━━━━━ Supplied passage ━━━━━

ADEK Inspection Results (Irtiqa - Decoded)

The most recent ADEK Irtiqa inspection of Al Bashair Private School, conducted in February 2024 and covering the 2023/24 academic year, returned an overall rating of Very Good - consistent with the two previous inspection cycles. This three-cycle consistency is significant: it tells parents that the school is not a one-inspection wonder, but a genuinely stable institution that has maintained its performance standard over time. The school's own website confirms this trajectory, noting that Al Bashair has achieved a high-level rating in the Very Good band across three consecutive years. The inspection covered the full range of ADEK performance standards: students' achievements (PS1), personal and social development (PS2), teaching and assessment (PS3), curriculum (PS4), protection and care (PS5), and leadership and management (PS6). The headline finding is that health and safety, including child protection, is rated Outstanding across every cycle - the only domain to achieve this designation, and a powerful statement about the school's safeguarding culture. Parent and community partnerships also carry an Outstanding rating, which is rare and meaningful. The one area of genuine weakness relative to the school's overall profile is students' understanding of Islamic values and awareness of Emirati and world cultures, rated Good (not Very Good) across all cycles. This is the school's lowest-rated domain and is directly addressed in ADEK's key recommendations. The inspection also noted that PISA results fell below international standards, that play-based learning in KG needs strengthening, that middle leader development requires investment, and that a dedicated SEN coordinator appointment was pending. These are substantive recommendations, not minor tweaks - and they define the school's improvement agenda for the coming years. For parents trying to decode what Very Good means in practice: it means the school is performing well above the minimum standard, is trusted by its regulator, and has a credible improvement trajectory. It does not mean the school is perfect or that every lesson is outstanding. It means that, on balance, most children most of the time are learning well, being cared for effectively, and making better-than-expected progress.

━━━━━ Recorded information ━━━━━

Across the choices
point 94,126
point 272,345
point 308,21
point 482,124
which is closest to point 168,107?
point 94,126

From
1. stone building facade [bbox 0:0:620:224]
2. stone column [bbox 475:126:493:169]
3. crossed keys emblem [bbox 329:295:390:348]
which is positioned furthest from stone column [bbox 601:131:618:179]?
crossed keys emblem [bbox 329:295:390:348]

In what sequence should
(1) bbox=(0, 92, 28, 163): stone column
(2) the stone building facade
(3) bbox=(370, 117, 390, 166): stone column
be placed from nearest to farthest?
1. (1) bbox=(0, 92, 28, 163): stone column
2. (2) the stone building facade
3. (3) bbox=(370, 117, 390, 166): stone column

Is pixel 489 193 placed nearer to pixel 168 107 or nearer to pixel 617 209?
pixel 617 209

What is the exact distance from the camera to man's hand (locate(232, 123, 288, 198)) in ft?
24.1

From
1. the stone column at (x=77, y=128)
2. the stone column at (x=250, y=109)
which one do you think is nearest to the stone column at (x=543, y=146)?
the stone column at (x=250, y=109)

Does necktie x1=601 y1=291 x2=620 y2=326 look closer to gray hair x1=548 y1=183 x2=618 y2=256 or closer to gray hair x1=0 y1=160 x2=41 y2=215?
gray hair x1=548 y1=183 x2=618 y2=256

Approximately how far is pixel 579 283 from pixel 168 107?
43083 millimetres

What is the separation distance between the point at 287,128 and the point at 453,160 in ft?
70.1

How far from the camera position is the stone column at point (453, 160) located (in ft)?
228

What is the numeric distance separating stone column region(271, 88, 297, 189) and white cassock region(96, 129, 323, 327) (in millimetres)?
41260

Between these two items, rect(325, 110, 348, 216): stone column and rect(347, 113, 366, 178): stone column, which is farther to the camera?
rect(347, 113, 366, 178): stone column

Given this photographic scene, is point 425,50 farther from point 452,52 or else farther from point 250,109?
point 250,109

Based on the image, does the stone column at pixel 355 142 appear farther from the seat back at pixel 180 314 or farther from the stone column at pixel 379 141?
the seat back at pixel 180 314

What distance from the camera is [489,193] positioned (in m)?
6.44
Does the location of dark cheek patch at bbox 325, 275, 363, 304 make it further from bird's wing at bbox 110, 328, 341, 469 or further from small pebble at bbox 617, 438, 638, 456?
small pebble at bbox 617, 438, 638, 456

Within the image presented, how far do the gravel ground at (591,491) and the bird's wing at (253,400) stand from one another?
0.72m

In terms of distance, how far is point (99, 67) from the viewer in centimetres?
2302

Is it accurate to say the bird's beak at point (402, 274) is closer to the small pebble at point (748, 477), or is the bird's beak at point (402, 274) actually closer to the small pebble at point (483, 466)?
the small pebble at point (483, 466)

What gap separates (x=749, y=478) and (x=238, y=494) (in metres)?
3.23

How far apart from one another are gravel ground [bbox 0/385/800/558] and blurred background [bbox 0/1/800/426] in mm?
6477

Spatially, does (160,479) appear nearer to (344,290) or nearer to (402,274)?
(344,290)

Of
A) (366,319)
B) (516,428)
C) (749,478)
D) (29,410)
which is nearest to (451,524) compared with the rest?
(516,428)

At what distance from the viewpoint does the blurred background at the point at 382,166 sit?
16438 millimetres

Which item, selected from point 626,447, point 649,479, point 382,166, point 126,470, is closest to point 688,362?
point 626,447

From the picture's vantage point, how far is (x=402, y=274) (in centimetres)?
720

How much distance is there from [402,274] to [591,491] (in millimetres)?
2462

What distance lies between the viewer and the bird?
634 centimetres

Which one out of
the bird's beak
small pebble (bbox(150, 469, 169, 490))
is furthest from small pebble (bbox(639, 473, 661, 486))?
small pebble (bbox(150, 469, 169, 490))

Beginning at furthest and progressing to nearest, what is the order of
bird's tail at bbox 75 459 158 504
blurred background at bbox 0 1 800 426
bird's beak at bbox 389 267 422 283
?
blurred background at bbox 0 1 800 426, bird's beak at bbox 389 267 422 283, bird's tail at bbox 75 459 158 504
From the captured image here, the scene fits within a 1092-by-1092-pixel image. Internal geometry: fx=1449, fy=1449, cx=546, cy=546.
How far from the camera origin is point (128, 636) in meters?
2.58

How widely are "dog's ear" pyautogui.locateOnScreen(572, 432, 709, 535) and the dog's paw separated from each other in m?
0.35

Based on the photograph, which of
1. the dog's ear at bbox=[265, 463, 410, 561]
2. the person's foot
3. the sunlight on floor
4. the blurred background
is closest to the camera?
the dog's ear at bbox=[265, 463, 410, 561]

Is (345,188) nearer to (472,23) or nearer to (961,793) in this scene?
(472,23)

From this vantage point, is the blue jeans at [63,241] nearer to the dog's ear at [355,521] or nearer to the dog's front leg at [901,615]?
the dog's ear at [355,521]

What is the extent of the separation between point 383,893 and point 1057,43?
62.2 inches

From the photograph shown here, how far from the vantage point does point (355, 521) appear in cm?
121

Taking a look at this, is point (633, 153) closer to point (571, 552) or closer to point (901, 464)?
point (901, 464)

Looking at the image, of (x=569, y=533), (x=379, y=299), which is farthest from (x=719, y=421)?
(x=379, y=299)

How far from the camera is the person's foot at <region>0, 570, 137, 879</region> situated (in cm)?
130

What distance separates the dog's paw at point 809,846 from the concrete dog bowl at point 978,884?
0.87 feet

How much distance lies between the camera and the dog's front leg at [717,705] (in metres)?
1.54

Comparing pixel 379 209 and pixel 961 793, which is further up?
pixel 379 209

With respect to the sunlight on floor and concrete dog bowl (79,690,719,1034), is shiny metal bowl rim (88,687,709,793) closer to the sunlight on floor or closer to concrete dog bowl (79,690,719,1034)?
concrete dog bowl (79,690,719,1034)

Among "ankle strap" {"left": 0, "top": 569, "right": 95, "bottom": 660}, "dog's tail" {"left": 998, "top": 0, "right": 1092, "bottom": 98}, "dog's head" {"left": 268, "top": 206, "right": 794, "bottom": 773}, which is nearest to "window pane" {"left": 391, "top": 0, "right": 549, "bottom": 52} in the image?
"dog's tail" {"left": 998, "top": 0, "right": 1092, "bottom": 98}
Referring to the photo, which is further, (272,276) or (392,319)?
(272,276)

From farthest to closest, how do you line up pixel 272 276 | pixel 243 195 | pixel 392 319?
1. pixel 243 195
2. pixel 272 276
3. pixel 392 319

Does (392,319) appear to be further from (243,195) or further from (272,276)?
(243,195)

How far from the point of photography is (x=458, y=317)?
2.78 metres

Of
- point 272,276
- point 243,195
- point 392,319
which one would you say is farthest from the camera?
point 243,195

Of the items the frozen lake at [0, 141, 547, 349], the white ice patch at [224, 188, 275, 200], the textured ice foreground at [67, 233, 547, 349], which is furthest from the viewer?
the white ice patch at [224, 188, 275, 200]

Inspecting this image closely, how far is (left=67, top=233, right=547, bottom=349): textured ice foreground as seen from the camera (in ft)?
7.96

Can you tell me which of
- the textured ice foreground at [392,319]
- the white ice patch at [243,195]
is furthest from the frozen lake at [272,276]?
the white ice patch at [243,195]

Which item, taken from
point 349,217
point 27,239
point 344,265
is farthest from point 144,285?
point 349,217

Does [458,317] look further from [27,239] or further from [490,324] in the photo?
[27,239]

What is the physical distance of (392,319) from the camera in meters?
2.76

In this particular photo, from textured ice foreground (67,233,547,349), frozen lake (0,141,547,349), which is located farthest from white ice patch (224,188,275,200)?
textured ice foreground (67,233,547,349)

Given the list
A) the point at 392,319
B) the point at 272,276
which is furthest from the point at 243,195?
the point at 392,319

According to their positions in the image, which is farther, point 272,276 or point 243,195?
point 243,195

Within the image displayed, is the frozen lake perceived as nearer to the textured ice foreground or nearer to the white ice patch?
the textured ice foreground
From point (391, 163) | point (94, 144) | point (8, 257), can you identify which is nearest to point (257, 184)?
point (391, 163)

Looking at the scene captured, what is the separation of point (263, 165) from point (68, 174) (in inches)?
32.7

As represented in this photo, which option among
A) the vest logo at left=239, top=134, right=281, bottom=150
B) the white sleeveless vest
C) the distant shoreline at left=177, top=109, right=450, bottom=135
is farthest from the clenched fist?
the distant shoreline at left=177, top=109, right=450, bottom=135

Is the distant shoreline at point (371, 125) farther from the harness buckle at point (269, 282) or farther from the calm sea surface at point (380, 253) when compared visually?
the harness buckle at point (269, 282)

━━━━━

**Your objective:** Continue the text on the school's inspection results, picking up after its final sentence.

**Exercise answer:**
Outstanding Safeguarding & Child Protection
Health and safety arrangements, including child protection and safeguarding, are rated Outstanding across KG, Cycle 1, Cycle 2, and Cycle 3 - the highest ADEK designation, sustained across inspection cycles.
Outstanding Parent & Community Partnerships
ADEK inspectors rate the school's partnerships with parents and the community as Outstanding - a rare designation reflecting genuine, two-way engagement that goes beyond newsletters and parent evenings.
Consistent Very Good Academic Achievement
Students' attainment and progress are rated Very Good across all core subjects - Islamic Education, Arabic, Social Studies, English, Mathematics, and Science - in every cycle, with Grade 12 national exam results at outstanding level.
International Benchmark Performance Gap

PISA 2022 scores (Reading 443, Maths 447, Science 449) and mixed IBT results in Grades 5, 7, 8, and 9 reveal a gap between strong internal performance and international comparative standards. The school's action plan must deliver measurable improvement in the next PISA cycle.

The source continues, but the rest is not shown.